Corruption, fraude, surfacturation et j’en passe font partie du dossier des multinationales Suez et Vivendi. Les villes qui avaient privatisé leurs services d’eau ont vu les tarifs augmenter jusqu’à 400 % pendant que la qualité descendait au point d’entraîner des poursuites pour empoisonnement. Seul pays au monde où la distribution de l’eau soit privatisée à 80 %, la France connaît des écarts de prix considérables. Les PDG de Bouygues, de la Lyonnaise et de la Générale des eaux ont à tour de rôle été mis en examen dans des affaires de corruption. De nombreux cadres supérieurs ont été accusés d’abus de biens sociaux. Ils sont soupçonnés d’avoir versé des contributions occultes à des maires, des députés, des partis politiques en échange de contrats publics. Alain Carignon, ex-maire de Grenoble, a pris 5 ans ferme.

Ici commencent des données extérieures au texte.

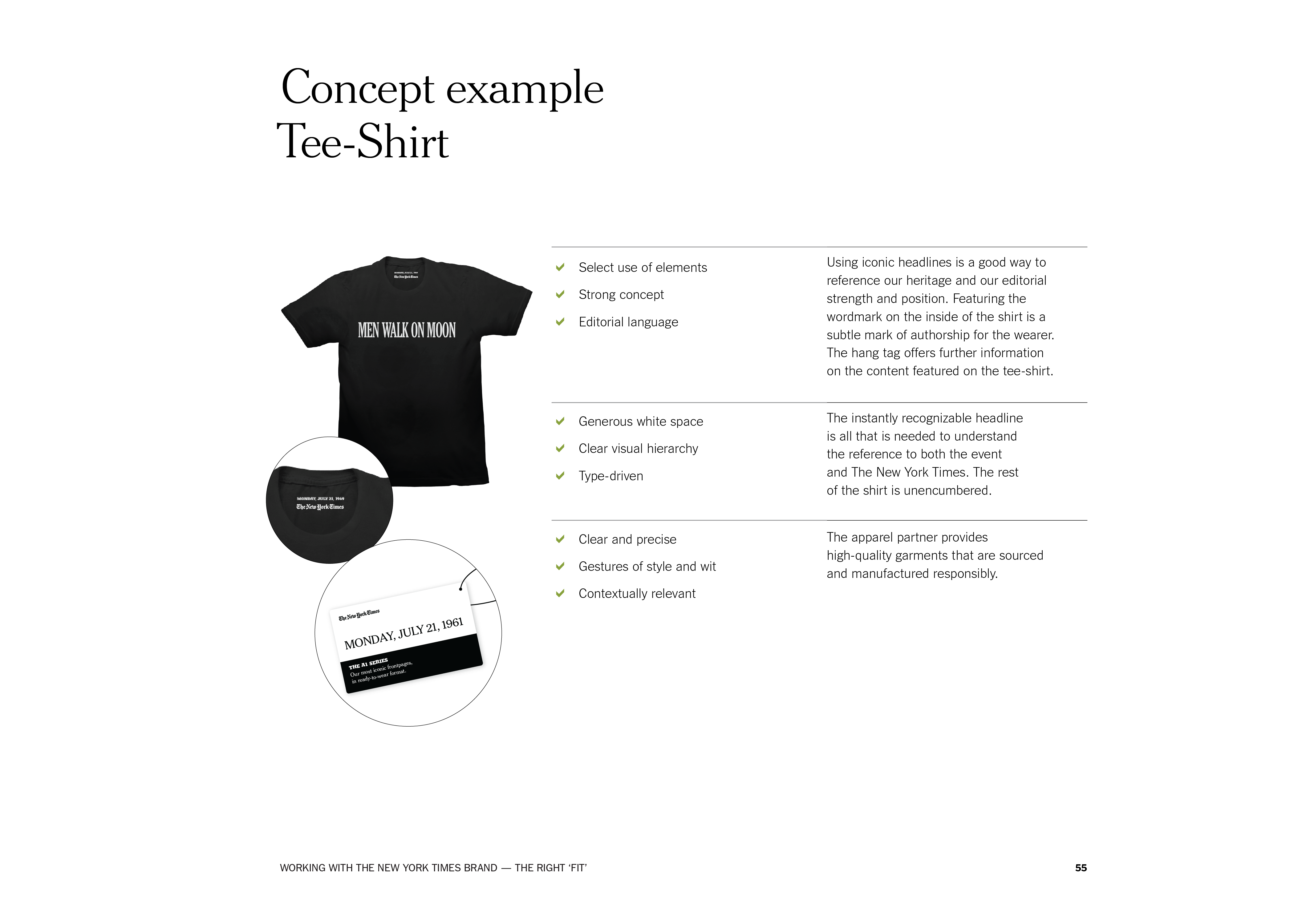 Guidelines-Product-copy-2@2x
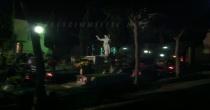 Angri: cimitero aperto anche di notte tra l'1 e il 2 novembre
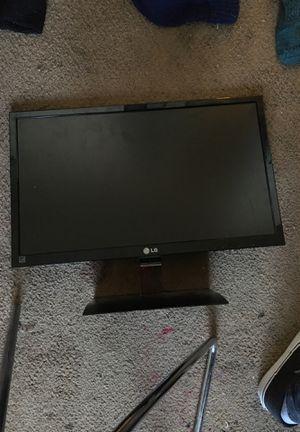 lg flatron e2260 for Sale in Coronado, CA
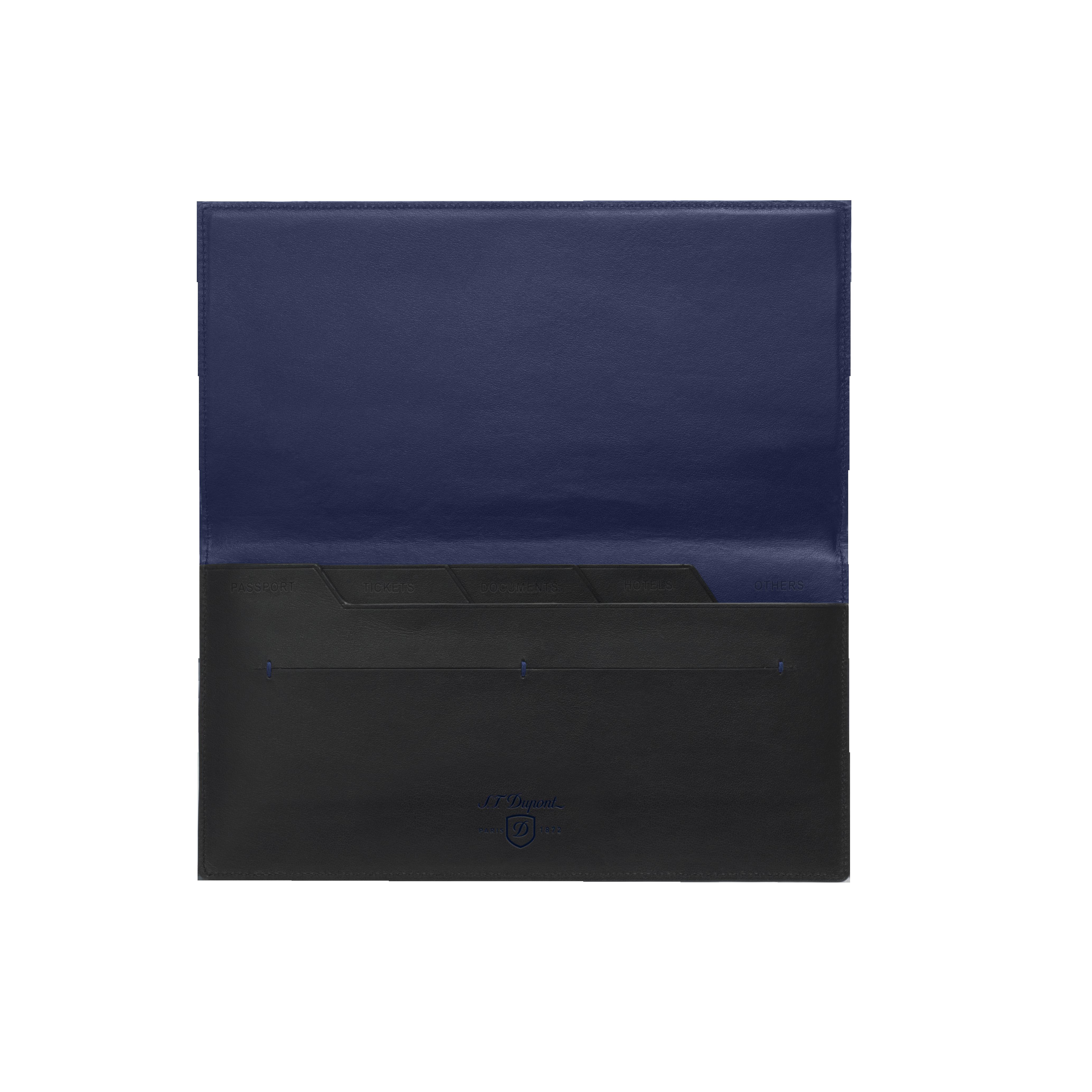 Organizer plat Line D Slim noir-bleu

Grande Bretagne: par ici la monnaie

Les contribuables anglais se sont trouvés à défrayer 9.5 milliards de dollars pour brader leurs sociétés d’État de traitement et de distribution de l’eau. À la suite de la privatisation, le prix de l’eau a substantiellement augmenté, afin notamment, de couvrir les investissements requis pour mettre les réseaux à neuf. Ce sont les consommateurs, et non les entreprises, qui ont financé en bout de ligne ces investissements. La privatisation a provoqué un transfert de la richesse des usagers vers les détenteurs de capitaux., les frais exceptionnels venant diminuer artificiellement le bénéfice et le rachat d’actions permettant de dissimuler une rentabilité jugée gênante par les administrateurs.

Alors que les bénéfices ont augmenté de 600 millions de dollars ou de 35% de 1992à 1996, l’emploi a constamment régressé au cours des cinq dernières années, l’emploi a diminué de 4 084 postes ou de 17%. Si les salariés et les usagers ont fait les frais de la privatisation, les cadres supérieurs n’ont évidemment pas eu à se plaindre.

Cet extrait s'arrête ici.